**What to produce:**
Every line from the one with "scientific name: Cervus elaphus" to the one with "category: pig tailed macaque", including those two, is to be copied exactly; all other lines of the entries below are left out.

**Data supplied:**
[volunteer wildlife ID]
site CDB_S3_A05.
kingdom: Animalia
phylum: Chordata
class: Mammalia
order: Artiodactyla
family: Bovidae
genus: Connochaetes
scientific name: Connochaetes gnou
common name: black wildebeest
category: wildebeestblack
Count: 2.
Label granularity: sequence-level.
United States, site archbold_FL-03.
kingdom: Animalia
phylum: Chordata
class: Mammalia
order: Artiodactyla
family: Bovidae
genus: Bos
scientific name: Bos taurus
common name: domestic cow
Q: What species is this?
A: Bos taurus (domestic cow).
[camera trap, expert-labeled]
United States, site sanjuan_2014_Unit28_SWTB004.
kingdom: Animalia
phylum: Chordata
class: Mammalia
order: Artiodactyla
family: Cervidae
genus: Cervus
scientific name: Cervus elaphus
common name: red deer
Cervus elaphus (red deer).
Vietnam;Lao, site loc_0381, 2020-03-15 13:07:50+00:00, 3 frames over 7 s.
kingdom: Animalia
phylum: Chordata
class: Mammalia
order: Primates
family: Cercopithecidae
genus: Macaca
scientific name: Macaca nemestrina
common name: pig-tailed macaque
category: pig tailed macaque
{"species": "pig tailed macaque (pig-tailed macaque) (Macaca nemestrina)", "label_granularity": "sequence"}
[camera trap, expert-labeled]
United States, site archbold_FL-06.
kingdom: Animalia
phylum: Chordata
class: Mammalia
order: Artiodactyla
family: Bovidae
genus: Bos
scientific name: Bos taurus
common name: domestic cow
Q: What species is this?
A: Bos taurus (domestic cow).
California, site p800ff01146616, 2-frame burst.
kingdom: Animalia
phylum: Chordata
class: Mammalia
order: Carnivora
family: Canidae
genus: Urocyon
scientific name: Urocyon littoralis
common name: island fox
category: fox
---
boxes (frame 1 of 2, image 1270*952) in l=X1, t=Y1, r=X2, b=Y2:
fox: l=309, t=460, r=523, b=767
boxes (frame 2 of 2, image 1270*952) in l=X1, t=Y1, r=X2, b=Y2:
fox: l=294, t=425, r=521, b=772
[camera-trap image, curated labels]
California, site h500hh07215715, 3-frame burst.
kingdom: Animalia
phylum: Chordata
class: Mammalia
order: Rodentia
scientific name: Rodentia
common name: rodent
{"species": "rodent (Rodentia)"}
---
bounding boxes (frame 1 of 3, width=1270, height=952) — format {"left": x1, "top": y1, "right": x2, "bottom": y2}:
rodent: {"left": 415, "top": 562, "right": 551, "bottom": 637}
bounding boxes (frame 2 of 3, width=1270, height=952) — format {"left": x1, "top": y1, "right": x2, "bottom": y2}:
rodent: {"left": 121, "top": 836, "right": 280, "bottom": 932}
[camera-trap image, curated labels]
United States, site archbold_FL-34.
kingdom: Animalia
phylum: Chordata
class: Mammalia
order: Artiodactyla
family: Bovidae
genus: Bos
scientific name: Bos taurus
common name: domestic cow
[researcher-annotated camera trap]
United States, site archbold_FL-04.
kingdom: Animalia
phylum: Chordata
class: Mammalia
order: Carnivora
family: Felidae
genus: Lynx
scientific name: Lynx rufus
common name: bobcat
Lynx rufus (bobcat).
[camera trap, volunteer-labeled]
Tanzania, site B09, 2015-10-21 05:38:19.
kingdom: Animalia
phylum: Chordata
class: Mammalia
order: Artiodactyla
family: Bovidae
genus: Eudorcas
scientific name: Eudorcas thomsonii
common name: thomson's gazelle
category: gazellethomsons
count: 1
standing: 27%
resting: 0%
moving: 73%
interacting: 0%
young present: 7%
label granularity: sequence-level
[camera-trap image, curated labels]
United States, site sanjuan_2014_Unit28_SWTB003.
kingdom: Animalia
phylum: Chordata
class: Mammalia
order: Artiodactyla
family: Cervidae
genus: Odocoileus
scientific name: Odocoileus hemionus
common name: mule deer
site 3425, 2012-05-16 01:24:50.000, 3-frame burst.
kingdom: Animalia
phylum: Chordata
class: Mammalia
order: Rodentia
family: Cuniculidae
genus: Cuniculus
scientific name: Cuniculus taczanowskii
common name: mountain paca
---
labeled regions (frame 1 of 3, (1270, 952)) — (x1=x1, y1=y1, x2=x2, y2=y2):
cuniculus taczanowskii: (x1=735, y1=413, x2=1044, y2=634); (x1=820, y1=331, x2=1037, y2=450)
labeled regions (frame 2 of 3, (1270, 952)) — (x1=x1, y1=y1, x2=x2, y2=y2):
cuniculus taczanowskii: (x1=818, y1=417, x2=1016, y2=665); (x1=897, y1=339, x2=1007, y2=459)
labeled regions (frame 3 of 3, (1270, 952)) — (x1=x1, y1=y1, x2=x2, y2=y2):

**Solution:**
scientific name: Cervus elaphus
common name: red deer
Cervus elaphus (red deer).
Vietnam;Lao, site loc_0381, 2020-03-15 13:07:50+00:00, 3 frames over 7 s.
kingdom: Animalia
phylum: Chordata
class: Mammalia
order: Primates
family: Cercopithecidae
genus: Macaca
scientific name: Macaca nemestrina
common name: pig-tailed macaque
category: pig tailed macaque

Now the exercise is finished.